By the end of this design problem, you will be able to:

• Model a social graph — design User and FriendRequest classes that represent bidirectional friendships with a proper request/accept workflow
• Design composite content — build a Post/Comment hierarchy where comments can nest arbitrarily deep using the Composite Pattern
• Implement news feed generation — apply the Strategy Pattern to support multiple feed algorithms (chronological, ranked) without modifying the feed service
• Wire up event-driven notifications — use the Observer Pattern so that likes, comments, and friend requests trigger notifications without coupling services
• Enforce privacy at the object level — filter posts by privacy setting during feed generation
• Create four UML diagrams — Use Case Diagram (actor interactions), Class Diagram (structural blueprint), Sequence Diagram (post creation flow)
• Write complete implementations split across two code tutorials — Users & Friendships, and Posts & Feed — in both Python and Java
• Build a News Feed Generation Algorithm — trace a ranked feed algorithm step-by-step with affinity scoring, content weighting, and time decay
• Apply and justify four design patterns — Observer, Composite, Strategy, and Facade — with trade-off analysis

Before starting this problem, make sure you're comfortable with:

• OOP Relationships — especially Composition (User owns Posts) and Association (FriendRequest references two Users) — Fundamentals S4
• Inheritance & Abstract Classes — the Commentable base class for Post and Comment — Fundamentals S3
• Observer Pattern — how subjects notify observers of state changes (used for notifications on likes, comments, friend requests) — Fundamentals S12
• Composite Pattern — treating individual objects and compositions of objects uniformly (used for the Post/Comment tree) — Fundamentals S11
• Strategy Pattern — how swappable algorithms avoid if/else chains (used for feed generation) — Fundamentals S12
• UML Class Diagrams — reading class boxes, relationship arrows, and multiplicities — Fundamentals S5
• UML Sequence Diagrams — reading lifelines, messages, and activation bars — Fundamentals S5

If you've completed the medium design problems (DP8–DP18), you already have experience with state machines, multi-actor systems, and Strategy Pattern. This problem builds on those foundations with deeper graph modeling and algorithmic complexity.

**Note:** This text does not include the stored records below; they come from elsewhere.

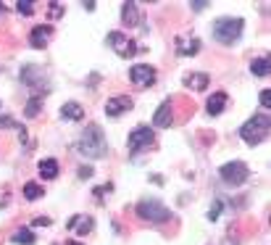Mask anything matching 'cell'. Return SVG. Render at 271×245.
<instances>
[{
    "label": "cell",
    "mask_w": 271,
    "mask_h": 245,
    "mask_svg": "<svg viewBox=\"0 0 271 245\" xmlns=\"http://www.w3.org/2000/svg\"><path fill=\"white\" fill-rule=\"evenodd\" d=\"M129 108H132V98H129V95H116V98H108L106 100V114L114 116V119L121 116Z\"/></svg>",
    "instance_id": "11"
},
{
    "label": "cell",
    "mask_w": 271,
    "mask_h": 245,
    "mask_svg": "<svg viewBox=\"0 0 271 245\" xmlns=\"http://www.w3.org/2000/svg\"><path fill=\"white\" fill-rule=\"evenodd\" d=\"M50 34H53L50 26H45V24L34 26L32 34H29V45H32V48H37V50H42V48H45V42L50 40Z\"/></svg>",
    "instance_id": "12"
},
{
    "label": "cell",
    "mask_w": 271,
    "mask_h": 245,
    "mask_svg": "<svg viewBox=\"0 0 271 245\" xmlns=\"http://www.w3.org/2000/svg\"><path fill=\"white\" fill-rule=\"evenodd\" d=\"M11 240H13L16 245H34V243H37V238H34L32 230H16Z\"/></svg>",
    "instance_id": "20"
},
{
    "label": "cell",
    "mask_w": 271,
    "mask_h": 245,
    "mask_svg": "<svg viewBox=\"0 0 271 245\" xmlns=\"http://www.w3.org/2000/svg\"><path fill=\"white\" fill-rule=\"evenodd\" d=\"M221 206H224V203H221V201H216V203H213L211 209H208V219H211V222H216V219H219V214H221Z\"/></svg>",
    "instance_id": "26"
},
{
    "label": "cell",
    "mask_w": 271,
    "mask_h": 245,
    "mask_svg": "<svg viewBox=\"0 0 271 245\" xmlns=\"http://www.w3.org/2000/svg\"><path fill=\"white\" fill-rule=\"evenodd\" d=\"M184 84L190 90H205V87H208V74H187Z\"/></svg>",
    "instance_id": "17"
},
{
    "label": "cell",
    "mask_w": 271,
    "mask_h": 245,
    "mask_svg": "<svg viewBox=\"0 0 271 245\" xmlns=\"http://www.w3.org/2000/svg\"><path fill=\"white\" fill-rule=\"evenodd\" d=\"M106 45H108V48H114V53L121 55V58H132V55L139 53L137 42H135V40H129V37H127V34H121V32H108Z\"/></svg>",
    "instance_id": "6"
},
{
    "label": "cell",
    "mask_w": 271,
    "mask_h": 245,
    "mask_svg": "<svg viewBox=\"0 0 271 245\" xmlns=\"http://www.w3.org/2000/svg\"><path fill=\"white\" fill-rule=\"evenodd\" d=\"M176 50H179V55H195V53L200 50V40H198V37H187V40L182 37L179 48H176Z\"/></svg>",
    "instance_id": "16"
},
{
    "label": "cell",
    "mask_w": 271,
    "mask_h": 245,
    "mask_svg": "<svg viewBox=\"0 0 271 245\" xmlns=\"http://www.w3.org/2000/svg\"><path fill=\"white\" fill-rule=\"evenodd\" d=\"M224 106H227V92H213V95L208 98V114L211 116H219Z\"/></svg>",
    "instance_id": "15"
},
{
    "label": "cell",
    "mask_w": 271,
    "mask_h": 245,
    "mask_svg": "<svg viewBox=\"0 0 271 245\" xmlns=\"http://www.w3.org/2000/svg\"><path fill=\"white\" fill-rule=\"evenodd\" d=\"M242 26H245V21H242V18H235V16L216 18L213 26H211L213 40L221 42V45H235L240 40V34H242Z\"/></svg>",
    "instance_id": "2"
},
{
    "label": "cell",
    "mask_w": 271,
    "mask_h": 245,
    "mask_svg": "<svg viewBox=\"0 0 271 245\" xmlns=\"http://www.w3.org/2000/svg\"><path fill=\"white\" fill-rule=\"evenodd\" d=\"M82 5H85V11H95L98 3H95V0H87V3H82Z\"/></svg>",
    "instance_id": "32"
},
{
    "label": "cell",
    "mask_w": 271,
    "mask_h": 245,
    "mask_svg": "<svg viewBox=\"0 0 271 245\" xmlns=\"http://www.w3.org/2000/svg\"><path fill=\"white\" fill-rule=\"evenodd\" d=\"M0 106H3V103H0Z\"/></svg>",
    "instance_id": "34"
},
{
    "label": "cell",
    "mask_w": 271,
    "mask_h": 245,
    "mask_svg": "<svg viewBox=\"0 0 271 245\" xmlns=\"http://www.w3.org/2000/svg\"><path fill=\"white\" fill-rule=\"evenodd\" d=\"M155 143V135H153V129L150 127H135L132 132H129V153H139L142 148H150Z\"/></svg>",
    "instance_id": "7"
},
{
    "label": "cell",
    "mask_w": 271,
    "mask_h": 245,
    "mask_svg": "<svg viewBox=\"0 0 271 245\" xmlns=\"http://www.w3.org/2000/svg\"><path fill=\"white\" fill-rule=\"evenodd\" d=\"M129 79H132L137 87H150V84H155V69L147 63H137L129 69Z\"/></svg>",
    "instance_id": "8"
},
{
    "label": "cell",
    "mask_w": 271,
    "mask_h": 245,
    "mask_svg": "<svg viewBox=\"0 0 271 245\" xmlns=\"http://www.w3.org/2000/svg\"><path fill=\"white\" fill-rule=\"evenodd\" d=\"M121 24H124V26H137L139 24L137 3H124V5H121Z\"/></svg>",
    "instance_id": "14"
},
{
    "label": "cell",
    "mask_w": 271,
    "mask_h": 245,
    "mask_svg": "<svg viewBox=\"0 0 271 245\" xmlns=\"http://www.w3.org/2000/svg\"><path fill=\"white\" fill-rule=\"evenodd\" d=\"M137 216L145 222H153V224H163L171 219V211L161 201H155V198H145V201L137 203Z\"/></svg>",
    "instance_id": "4"
},
{
    "label": "cell",
    "mask_w": 271,
    "mask_h": 245,
    "mask_svg": "<svg viewBox=\"0 0 271 245\" xmlns=\"http://www.w3.org/2000/svg\"><path fill=\"white\" fill-rule=\"evenodd\" d=\"M40 174L45 177V180H55V177H58V161H55V158H45V161H40Z\"/></svg>",
    "instance_id": "18"
},
{
    "label": "cell",
    "mask_w": 271,
    "mask_h": 245,
    "mask_svg": "<svg viewBox=\"0 0 271 245\" xmlns=\"http://www.w3.org/2000/svg\"><path fill=\"white\" fill-rule=\"evenodd\" d=\"M61 116L69 119V121H82L85 119V108H82L77 100H69V103H63L61 106Z\"/></svg>",
    "instance_id": "13"
},
{
    "label": "cell",
    "mask_w": 271,
    "mask_h": 245,
    "mask_svg": "<svg viewBox=\"0 0 271 245\" xmlns=\"http://www.w3.org/2000/svg\"><path fill=\"white\" fill-rule=\"evenodd\" d=\"M16 11L21 13V16H32V13H34V3H32V0H18V3H16Z\"/></svg>",
    "instance_id": "25"
},
{
    "label": "cell",
    "mask_w": 271,
    "mask_h": 245,
    "mask_svg": "<svg viewBox=\"0 0 271 245\" xmlns=\"http://www.w3.org/2000/svg\"><path fill=\"white\" fill-rule=\"evenodd\" d=\"M0 129H16V132H24V127L18 124L16 119H11V116H0Z\"/></svg>",
    "instance_id": "24"
},
{
    "label": "cell",
    "mask_w": 271,
    "mask_h": 245,
    "mask_svg": "<svg viewBox=\"0 0 271 245\" xmlns=\"http://www.w3.org/2000/svg\"><path fill=\"white\" fill-rule=\"evenodd\" d=\"M190 5H192V11L200 13V11H205V5H211V3H208V0H195V3H190Z\"/></svg>",
    "instance_id": "28"
},
{
    "label": "cell",
    "mask_w": 271,
    "mask_h": 245,
    "mask_svg": "<svg viewBox=\"0 0 271 245\" xmlns=\"http://www.w3.org/2000/svg\"><path fill=\"white\" fill-rule=\"evenodd\" d=\"M269 127H271L269 114H256V116H250L245 124L240 127V137L245 140L248 145H258V143H264L266 140Z\"/></svg>",
    "instance_id": "3"
},
{
    "label": "cell",
    "mask_w": 271,
    "mask_h": 245,
    "mask_svg": "<svg viewBox=\"0 0 271 245\" xmlns=\"http://www.w3.org/2000/svg\"><path fill=\"white\" fill-rule=\"evenodd\" d=\"M77 153H82L85 158H103L108 153L106 145V135H103L100 124H87V129L82 132V137L77 140Z\"/></svg>",
    "instance_id": "1"
},
{
    "label": "cell",
    "mask_w": 271,
    "mask_h": 245,
    "mask_svg": "<svg viewBox=\"0 0 271 245\" xmlns=\"http://www.w3.org/2000/svg\"><path fill=\"white\" fill-rule=\"evenodd\" d=\"M250 71H253L256 77H266L269 74V58H256L250 63Z\"/></svg>",
    "instance_id": "23"
},
{
    "label": "cell",
    "mask_w": 271,
    "mask_h": 245,
    "mask_svg": "<svg viewBox=\"0 0 271 245\" xmlns=\"http://www.w3.org/2000/svg\"><path fill=\"white\" fill-rule=\"evenodd\" d=\"M219 177L224 180V185L240 187V185L248 182L250 169H248V164H242V161H229V164H224V166L219 169Z\"/></svg>",
    "instance_id": "5"
},
{
    "label": "cell",
    "mask_w": 271,
    "mask_h": 245,
    "mask_svg": "<svg viewBox=\"0 0 271 245\" xmlns=\"http://www.w3.org/2000/svg\"><path fill=\"white\" fill-rule=\"evenodd\" d=\"M40 108H42V95H34V98H29V103L24 106V114H26V119H34L37 114H40Z\"/></svg>",
    "instance_id": "21"
},
{
    "label": "cell",
    "mask_w": 271,
    "mask_h": 245,
    "mask_svg": "<svg viewBox=\"0 0 271 245\" xmlns=\"http://www.w3.org/2000/svg\"><path fill=\"white\" fill-rule=\"evenodd\" d=\"M258 100H261V106H264V108H269V106H271V92H269V90H264Z\"/></svg>",
    "instance_id": "27"
},
{
    "label": "cell",
    "mask_w": 271,
    "mask_h": 245,
    "mask_svg": "<svg viewBox=\"0 0 271 245\" xmlns=\"http://www.w3.org/2000/svg\"><path fill=\"white\" fill-rule=\"evenodd\" d=\"M61 13H63V5H61V3H50V16L58 18Z\"/></svg>",
    "instance_id": "29"
},
{
    "label": "cell",
    "mask_w": 271,
    "mask_h": 245,
    "mask_svg": "<svg viewBox=\"0 0 271 245\" xmlns=\"http://www.w3.org/2000/svg\"><path fill=\"white\" fill-rule=\"evenodd\" d=\"M24 195H26V201H37V198L45 195V190H42L37 182H26V185H24Z\"/></svg>",
    "instance_id": "22"
},
{
    "label": "cell",
    "mask_w": 271,
    "mask_h": 245,
    "mask_svg": "<svg viewBox=\"0 0 271 245\" xmlns=\"http://www.w3.org/2000/svg\"><path fill=\"white\" fill-rule=\"evenodd\" d=\"M5 13V8H3V3H0V16H3Z\"/></svg>",
    "instance_id": "33"
},
{
    "label": "cell",
    "mask_w": 271,
    "mask_h": 245,
    "mask_svg": "<svg viewBox=\"0 0 271 245\" xmlns=\"http://www.w3.org/2000/svg\"><path fill=\"white\" fill-rule=\"evenodd\" d=\"M153 124L158 129H166V127L174 124V100H163L161 106H158L155 116H153Z\"/></svg>",
    "instance_id": "10"
},
{
    "label": "cell",
    "mask_w": 271,
    "mask_h": 245,
    "mask_svg": "<svg viewBox=\"0 0 271 245\" xmlns=\"http://www.w3.org/2000/svg\"><path fill=\"white\" fill-rule=\"evenodd\" d=\"M92 177V166H82L79 169V180H90Z\"/></svg>",
    "instance_id": "30"
},
{
    "label": "cell",
    "mask_w": 271,
    "mask_h": 245,
    "mask_svg": "<svg viewBox=\"0 0 271 245\" xmlns=\"http://www.w3.org/2000/svg\"><path fill=\"white\" fill-rule=\"evenodd\" d=\"M21 79H24V84H29V87H34L37 92H45V95H48V87H45V79H42V69L40 66H24L21 69Z\"/></svg>",
    "instance_id": "9"
},
{
    "label": "cell",
    "mask_w": 271,
    "mask_h": 245,
    "mask_svg": "<svg viewBox=\"0 0 271 245\" xmlns=\"http://www.w3.org/2000/svg\"><path fill=\"white\" fill-rule=\"evenodd\" d=\"M69 230H77L79 235H87L92 230V219L90 216H74V219L69 222Z\"/></svg>",
    "instance_id": "19"
},
{
    "label": "cell",
    "mask_w": 271,
    "mask_h": 245,
    "mask_svg": "<svg viewBox=\"0 0 271 245\" xmlns=\"http://www.w3.org/2000/svg\"><path fill=\"white\" fill-rule=\"evenodd\" d=\"M48 224H50L48 216H37V219H34V227H48Z\"/></svg>",
    "instance_id": "31"
}]
</instances>
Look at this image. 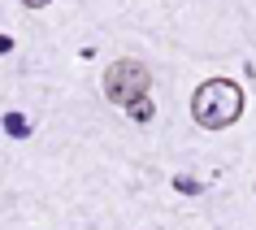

We will design: The core domain logic — User accounts, friend request workflow, post/comment/like management, news feed generation with pluggable ranking, notification dispatch, and privacy enforcement.

We will NOT design: Database schemas, REST APIs, distributed systems (sharding, caching, CDN), real-time messaging/chat, image/video upload pipelines, ad targeting, group/page management, or the UI layer. This is a Low Level Design (object-oriented) exercise, not a System Design (infrastructure) problem.

What distinguishes this from other problems:

• Unlike the Pub-Sub System (DP13) which is a generic messaging pattern, the Social Network has a domain-specific graph structure (friendships) that drives both content visibility and feed generation.
• Unlike Stack Overflow (DP18) which has a reputation/voting system, the Social Network focuses on feed ranking — algorithmically curating content rather than sorting by votes.
• Unlike the Notification System (DP31) which is channel-focused (email, SMS, push), here we focus on what triggers notifications and how they integrate with the social graph.